T. Katrien J.Groenhof, Laurien R.Koers, Enja Blasse, Mark de Groot, Diederick E.Grobbee, Michiel L.Bots, Folkert W. Asselbergs, A. Titia Lely, Saskia Haitjema

Journal of Clinical Epidemiology 118 (2020) 100: e106

Abstract

Objectives Researchers are increasingly using routine clinical data for care evaluations and feedback to patients and clinicians. The quality of these evaluations depends on the quality and completeness of the input data.

Study Design and Setting We assessed the performance of an electronic health record (EHR)-based data mining algorithm, using the example of the smoking status in a cardiovascular population. As a reference standard, we used the questionnaire from the Utrecht Cardiovascular Cohort (UCC). To assess diagnostic accuracy, we calculated sensitivity, specificity, negative predictive value (NPV), and positive predictive value (PPV).

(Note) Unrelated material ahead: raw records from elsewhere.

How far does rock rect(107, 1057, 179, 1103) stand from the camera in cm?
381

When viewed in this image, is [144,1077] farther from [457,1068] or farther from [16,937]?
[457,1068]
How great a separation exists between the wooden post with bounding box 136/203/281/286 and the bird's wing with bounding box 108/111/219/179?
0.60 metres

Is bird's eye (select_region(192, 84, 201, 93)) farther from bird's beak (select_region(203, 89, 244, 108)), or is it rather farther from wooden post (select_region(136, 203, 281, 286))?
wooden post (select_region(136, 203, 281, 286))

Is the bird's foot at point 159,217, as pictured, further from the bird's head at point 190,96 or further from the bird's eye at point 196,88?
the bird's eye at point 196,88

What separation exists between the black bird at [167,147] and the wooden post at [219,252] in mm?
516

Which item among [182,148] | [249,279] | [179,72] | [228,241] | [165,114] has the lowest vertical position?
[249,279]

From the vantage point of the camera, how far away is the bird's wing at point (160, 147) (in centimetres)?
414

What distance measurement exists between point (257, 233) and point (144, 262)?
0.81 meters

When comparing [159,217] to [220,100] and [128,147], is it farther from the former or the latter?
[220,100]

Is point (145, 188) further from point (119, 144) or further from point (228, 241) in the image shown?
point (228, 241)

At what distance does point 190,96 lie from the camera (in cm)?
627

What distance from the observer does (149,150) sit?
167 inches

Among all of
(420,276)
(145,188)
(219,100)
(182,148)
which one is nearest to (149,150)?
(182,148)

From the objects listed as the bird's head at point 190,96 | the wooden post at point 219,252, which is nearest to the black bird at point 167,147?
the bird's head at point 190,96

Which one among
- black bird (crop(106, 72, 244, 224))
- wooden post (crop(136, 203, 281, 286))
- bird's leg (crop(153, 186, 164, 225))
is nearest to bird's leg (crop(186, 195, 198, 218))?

Results We analyzed 1,661 patients included in the UCC to January 18, 2019. Of those, 14% (n = 238) had missing information on smoking status in the UCC questionnaire. Data mining provided information on smoking status in 99% of the 1,661 participants. Diagnostic accuracy for current smoking was sensitivity 88%, specificity 92%, NPV 98%, and PPV 63%. From false positives, 85% reported they had quit smoking at the time of the UCC.

Conclusion Data mining showed great potential in retrieving information on smoking (a near complete yield). Its diagnostic performance is good for negative smoking statuses. The implications of misclassification with data mining are dependent on the application of the data.

 

What is new?

Key findings Data mining showed great potential in retrieving information on smoking from the electronic health record (EHR). Its diagnostic performance is good for negative smoking statuses.

What this adds this to what is known? Via data mining we can successfully extract information from both structured and unstructured fields in the EHR for scientific evaluations. Data quality evaluation, comparing the EHR information to a reference standard, should be part of the mining process.

What is the implication and what should change now? If EHR-based data mining algorithms are used to retrieve information for care or scientific purposes, the effect of time and clinical practice on the outcome, and the implications of misclassification need to be taken into account.